TALKING BIZ NEWS EXCLUSIVE
Emily Thornton, a former editor at BusinessWeek who joined the Bloomberg finance team at the end of last year to cover private equity when the magazine was acquired by the news service, has now left the company.
Thornton resigned on Wednesday. Within two hours, the Bloomberg terminal said she was no longer with the company.
Before joining the wire, Thornton was a senior writer for the magazine. Previously, she was an associate editor, investment banking editor, and Tokyo correspondent. Before BusinessWeek, she was a correspondent for the Far Eastern Economic Review based in Hong Kong. Prior to that, she was a Tokyo correspondent for Fortune. A Loeb Award and Business Journalist of the Year finalist, she has twice won awards for feature writing from the American Society of Business Publication Editors.
In an e-mail to friends and former co-workers, Thornton wrote, “Later this month, I’m becoming the Director of Research in the corporate risk division of Oliver Wyman, a consulting firm that competes with the likes of McKinsey and BCG. As such, I’ll direct, write and edit research concerning issues of risk to corporations (some financial services), non profits, and countries. I’ll also oversee research projects this division does with groups like the OECD and be part of their work involving developing Sub-Saharan Africa-something I never would have imagined myself having an opportunity to be involved in during my career.

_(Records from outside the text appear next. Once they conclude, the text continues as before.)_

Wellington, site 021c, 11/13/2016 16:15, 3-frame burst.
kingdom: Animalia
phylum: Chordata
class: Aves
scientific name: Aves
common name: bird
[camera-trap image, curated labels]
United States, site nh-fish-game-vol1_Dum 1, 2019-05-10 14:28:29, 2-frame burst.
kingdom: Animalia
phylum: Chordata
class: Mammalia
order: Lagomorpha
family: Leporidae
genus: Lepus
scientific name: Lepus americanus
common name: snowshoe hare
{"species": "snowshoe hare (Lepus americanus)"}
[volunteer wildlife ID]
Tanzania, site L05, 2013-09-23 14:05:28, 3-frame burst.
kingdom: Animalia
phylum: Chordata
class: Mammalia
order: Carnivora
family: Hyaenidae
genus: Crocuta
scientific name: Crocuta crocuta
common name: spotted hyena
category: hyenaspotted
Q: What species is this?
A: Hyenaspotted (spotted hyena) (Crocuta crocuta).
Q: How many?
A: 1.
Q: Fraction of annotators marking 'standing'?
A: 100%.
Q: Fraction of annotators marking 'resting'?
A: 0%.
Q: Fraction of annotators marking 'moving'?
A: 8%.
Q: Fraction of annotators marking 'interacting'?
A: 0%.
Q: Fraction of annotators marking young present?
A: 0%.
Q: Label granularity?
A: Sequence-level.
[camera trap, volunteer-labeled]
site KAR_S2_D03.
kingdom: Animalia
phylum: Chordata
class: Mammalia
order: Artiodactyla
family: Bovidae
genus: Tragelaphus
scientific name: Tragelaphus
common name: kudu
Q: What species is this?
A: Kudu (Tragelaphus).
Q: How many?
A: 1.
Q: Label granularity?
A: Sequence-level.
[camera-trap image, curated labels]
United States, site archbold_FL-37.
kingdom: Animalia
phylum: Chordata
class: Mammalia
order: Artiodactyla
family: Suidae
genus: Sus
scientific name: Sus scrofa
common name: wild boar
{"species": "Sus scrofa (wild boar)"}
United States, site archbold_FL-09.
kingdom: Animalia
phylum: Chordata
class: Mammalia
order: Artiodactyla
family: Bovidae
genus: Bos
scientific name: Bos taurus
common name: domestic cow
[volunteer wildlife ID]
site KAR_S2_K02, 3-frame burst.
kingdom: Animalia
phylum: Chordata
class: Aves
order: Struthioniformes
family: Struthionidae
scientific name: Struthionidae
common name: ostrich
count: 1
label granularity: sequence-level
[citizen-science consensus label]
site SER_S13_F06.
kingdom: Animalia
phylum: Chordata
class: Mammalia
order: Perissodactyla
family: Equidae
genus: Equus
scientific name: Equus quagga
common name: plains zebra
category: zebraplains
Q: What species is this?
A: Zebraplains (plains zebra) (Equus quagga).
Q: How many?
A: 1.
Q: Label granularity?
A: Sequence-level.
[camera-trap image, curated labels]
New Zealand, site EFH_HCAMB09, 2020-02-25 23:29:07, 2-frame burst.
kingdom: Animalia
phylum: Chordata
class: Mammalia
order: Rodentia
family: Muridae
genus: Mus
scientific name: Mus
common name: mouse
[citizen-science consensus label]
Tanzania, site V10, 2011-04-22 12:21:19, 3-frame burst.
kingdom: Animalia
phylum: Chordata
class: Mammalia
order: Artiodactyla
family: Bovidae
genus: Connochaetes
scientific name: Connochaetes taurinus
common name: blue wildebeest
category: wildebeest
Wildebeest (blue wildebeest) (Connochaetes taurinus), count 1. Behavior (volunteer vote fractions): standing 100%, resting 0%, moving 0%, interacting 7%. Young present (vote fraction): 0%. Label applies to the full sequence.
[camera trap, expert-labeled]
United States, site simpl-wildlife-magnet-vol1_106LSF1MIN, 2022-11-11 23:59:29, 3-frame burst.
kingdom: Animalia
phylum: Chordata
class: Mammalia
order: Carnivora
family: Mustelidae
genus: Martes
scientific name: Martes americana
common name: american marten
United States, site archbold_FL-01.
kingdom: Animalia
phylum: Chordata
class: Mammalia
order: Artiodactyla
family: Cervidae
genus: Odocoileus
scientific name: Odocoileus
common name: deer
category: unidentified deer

“It has been my great pleasure and privilege to have worked with so many talented people at BusinessWeek over the past 13 years. Please stay in touch and let me know if I can ever be of assistance! Oliver Wyman’s corporate risk practice specializes in advising clients on how to identify, and manage, a very wide range of potential risks to their businesses including stubbornly high unemployment, climate change, volatile commodity prices, and a slower growing China.”
Oliver Wyman has hired a handful of business journalists recently. It hired Peter Edmonston, who helped to create the Dealbook with Andrew Ross Sorkin and served as its editor for three years, from the New York Times. It has also hired Eileen Roche, who was an editor at Harvard Business Review for close to 10 years, and Patrick Clinton, who was editor in chief of Pharmaceutical Executive and editor in chief of the sister publication of Lingua Franca called University Business.